Montfort Tadier, 34 ans, est l'un des députés de Jersey. Très critique du rôle de la finance dans l'île, il s'oppose radicalement aux choix du gouvernement actuel. La Presse l'a interviewé.

Q Le gouvernement et les responsables financiers de l'île nous assurent que Jersey n'est pas un paradis fiscal. Qu'en pensez-vous?

R Nous sommes bien un paradis fiscal. Et cela ne date pas d'hier: à l'école, en classe de français, on nous apprenait comment dire «paradis fiscal» pour pouvoir expliquer d'où nous venions au cours de nos séjours en France. Mais aujourd'hui, le terme est devenu très péjoratif.

Q Que pensez-vous de l'attitude de David Cameron et du G8, qui veulent s'attaquer aux paradis fiscaux et en particulier à Jersey?

R Le comportement des Anglais me chiffonne: c'est bien beau de se réveiller maintenant, mais pourquoi le Royaume-Uni a-t-il accepté le développement d'un paradis fiscal à ses frontières?
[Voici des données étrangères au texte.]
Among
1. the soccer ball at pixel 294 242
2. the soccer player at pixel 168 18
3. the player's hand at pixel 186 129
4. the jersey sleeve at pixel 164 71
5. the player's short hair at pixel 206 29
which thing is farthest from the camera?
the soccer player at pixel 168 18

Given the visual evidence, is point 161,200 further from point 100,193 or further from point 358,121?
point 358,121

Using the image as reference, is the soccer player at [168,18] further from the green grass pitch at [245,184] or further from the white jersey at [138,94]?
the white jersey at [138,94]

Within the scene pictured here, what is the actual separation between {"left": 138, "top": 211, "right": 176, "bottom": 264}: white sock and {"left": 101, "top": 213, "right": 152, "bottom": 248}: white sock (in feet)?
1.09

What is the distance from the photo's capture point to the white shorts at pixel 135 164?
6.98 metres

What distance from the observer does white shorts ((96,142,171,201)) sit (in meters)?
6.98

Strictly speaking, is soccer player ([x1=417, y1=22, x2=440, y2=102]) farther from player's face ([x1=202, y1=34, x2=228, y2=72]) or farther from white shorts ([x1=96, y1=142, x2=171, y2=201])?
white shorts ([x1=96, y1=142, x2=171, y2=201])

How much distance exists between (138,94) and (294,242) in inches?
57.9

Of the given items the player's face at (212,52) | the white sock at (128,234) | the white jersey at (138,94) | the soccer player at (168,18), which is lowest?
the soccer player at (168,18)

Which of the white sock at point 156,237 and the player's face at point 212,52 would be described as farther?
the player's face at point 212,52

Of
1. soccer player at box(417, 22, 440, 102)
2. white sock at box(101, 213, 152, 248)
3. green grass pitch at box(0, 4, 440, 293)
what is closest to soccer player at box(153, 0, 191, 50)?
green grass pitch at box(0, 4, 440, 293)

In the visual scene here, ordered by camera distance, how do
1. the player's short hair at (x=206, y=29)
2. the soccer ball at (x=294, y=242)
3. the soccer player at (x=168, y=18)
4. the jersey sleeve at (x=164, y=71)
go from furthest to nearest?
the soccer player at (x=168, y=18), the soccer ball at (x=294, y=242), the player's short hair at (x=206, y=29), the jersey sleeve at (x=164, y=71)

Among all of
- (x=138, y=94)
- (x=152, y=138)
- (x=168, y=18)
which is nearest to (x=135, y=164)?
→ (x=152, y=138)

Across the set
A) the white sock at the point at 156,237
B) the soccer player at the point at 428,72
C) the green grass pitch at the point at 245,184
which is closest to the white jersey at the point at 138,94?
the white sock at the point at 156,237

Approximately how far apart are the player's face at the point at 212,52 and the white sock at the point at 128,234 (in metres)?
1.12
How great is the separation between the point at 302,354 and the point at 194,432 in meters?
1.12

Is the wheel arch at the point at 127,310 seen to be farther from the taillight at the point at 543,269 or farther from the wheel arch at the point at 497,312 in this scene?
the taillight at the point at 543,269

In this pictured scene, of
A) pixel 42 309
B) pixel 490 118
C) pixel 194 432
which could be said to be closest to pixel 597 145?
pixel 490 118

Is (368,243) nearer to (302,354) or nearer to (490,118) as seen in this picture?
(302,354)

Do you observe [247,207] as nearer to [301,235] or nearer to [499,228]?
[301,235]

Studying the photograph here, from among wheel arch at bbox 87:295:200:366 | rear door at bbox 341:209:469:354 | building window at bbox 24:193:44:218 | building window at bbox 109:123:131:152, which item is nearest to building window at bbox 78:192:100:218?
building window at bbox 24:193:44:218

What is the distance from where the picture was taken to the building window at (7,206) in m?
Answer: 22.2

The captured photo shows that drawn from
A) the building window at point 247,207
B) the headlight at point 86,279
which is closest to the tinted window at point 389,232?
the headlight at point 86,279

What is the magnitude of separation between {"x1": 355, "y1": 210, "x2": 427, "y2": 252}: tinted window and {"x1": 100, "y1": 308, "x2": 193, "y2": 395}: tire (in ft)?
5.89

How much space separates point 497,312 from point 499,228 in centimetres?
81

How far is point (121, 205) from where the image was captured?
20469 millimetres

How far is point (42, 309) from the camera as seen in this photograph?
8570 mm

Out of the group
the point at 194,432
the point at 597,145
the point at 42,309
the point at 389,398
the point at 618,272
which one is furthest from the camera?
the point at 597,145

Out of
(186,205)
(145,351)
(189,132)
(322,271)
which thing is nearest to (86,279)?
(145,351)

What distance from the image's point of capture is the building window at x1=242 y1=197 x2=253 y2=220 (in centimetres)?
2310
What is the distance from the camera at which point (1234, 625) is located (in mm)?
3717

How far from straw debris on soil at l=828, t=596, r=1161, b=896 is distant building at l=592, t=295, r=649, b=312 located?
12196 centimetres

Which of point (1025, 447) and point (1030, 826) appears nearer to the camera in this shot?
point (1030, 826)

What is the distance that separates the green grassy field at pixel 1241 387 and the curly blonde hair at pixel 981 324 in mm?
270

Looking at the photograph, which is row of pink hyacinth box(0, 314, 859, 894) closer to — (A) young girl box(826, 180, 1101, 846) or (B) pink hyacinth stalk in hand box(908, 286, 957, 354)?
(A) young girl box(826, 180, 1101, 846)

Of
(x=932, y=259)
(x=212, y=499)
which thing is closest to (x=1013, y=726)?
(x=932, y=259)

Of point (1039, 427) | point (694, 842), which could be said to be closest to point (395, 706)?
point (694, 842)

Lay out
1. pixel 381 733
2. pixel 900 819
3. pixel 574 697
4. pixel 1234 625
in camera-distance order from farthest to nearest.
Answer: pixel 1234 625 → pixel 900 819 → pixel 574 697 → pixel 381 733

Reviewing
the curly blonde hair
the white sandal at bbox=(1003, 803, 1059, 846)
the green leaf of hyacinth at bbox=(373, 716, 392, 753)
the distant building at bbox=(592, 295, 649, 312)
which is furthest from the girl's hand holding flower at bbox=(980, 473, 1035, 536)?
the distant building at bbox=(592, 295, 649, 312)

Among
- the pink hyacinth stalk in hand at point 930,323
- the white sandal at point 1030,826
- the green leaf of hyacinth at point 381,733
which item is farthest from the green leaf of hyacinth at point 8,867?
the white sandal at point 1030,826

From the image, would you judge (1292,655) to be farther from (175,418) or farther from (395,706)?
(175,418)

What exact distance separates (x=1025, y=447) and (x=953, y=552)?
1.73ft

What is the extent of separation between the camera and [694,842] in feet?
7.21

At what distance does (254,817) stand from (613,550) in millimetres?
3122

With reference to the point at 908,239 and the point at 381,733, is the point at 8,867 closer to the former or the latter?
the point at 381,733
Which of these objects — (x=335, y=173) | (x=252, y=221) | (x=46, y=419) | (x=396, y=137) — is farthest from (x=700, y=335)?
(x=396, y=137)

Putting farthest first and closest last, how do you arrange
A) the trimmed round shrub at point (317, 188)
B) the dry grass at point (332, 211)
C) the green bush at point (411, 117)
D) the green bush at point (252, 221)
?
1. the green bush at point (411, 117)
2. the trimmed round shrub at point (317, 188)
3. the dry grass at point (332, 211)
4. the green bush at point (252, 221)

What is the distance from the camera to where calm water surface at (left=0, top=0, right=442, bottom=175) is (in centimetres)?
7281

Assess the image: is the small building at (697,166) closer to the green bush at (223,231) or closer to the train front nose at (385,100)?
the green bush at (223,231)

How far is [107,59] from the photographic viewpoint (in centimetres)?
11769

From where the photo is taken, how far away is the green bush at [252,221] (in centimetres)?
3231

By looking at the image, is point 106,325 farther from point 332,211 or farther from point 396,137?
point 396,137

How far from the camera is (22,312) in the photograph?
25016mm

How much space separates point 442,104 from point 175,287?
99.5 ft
Les réponses sont évidentes: la City en profite, puisqu'elle reçoit beaucoup de fonds par l'entremise de ses filiales établies ici, et qu'elle est elle-même un paradis fiscal. Plus généralement, comment un élu anglais conservateur peut-il être crédible lorsqu'il dit s'attaquer à cette question? Surtout quand la finance est à ce point capitale pour l'économie de son propre pays.

Q Quelle issue voyez-vous donc pour Jersey?

R Celui d'une finance totalement transparente. C'est d'autant plus crédible que nous possédons des avantages indéniables, tant sur le plan géographique que de l'expertise. Il reste à déterminer la taille critique nécessaire de cette industrie pour la survie de l'économie de l'île. Et encore: en dehors de son soutien à l'emploi, la finance ne joue plus un rôle économique positif majeur. Pour compenser l'abaissement des taux d'imposition des entreprises locales, qui représentaient jusqu'en 2007 30% des recettes nationales, mais moins de 10% aujourd'hui, le gouvernement a mis en place une taxe sur la valeur ajoutée (TVA) de 3% puis 5%. La population paie donc plus qu'hier afin de financer la survie du secteur financier! C'est le monde à l'envers.

Q Comment vivent les habitants de l'île?

RCeux qui ne travaillent pas dans la finance peinent. Au-delà du fait qu'ils paient de plus en plus d'impôts et de taxes, les prix augmentent fortement, notamment ceux de l'immobilier. Une maison est ici aussi chère qu'en plein centre de Londres. Rien ne changera, car il n'existe pas de partis politiques à Jersey. Chacun se présente aux élections sous une bannière indépendante et, une fois élu, tout est affaire de copinage.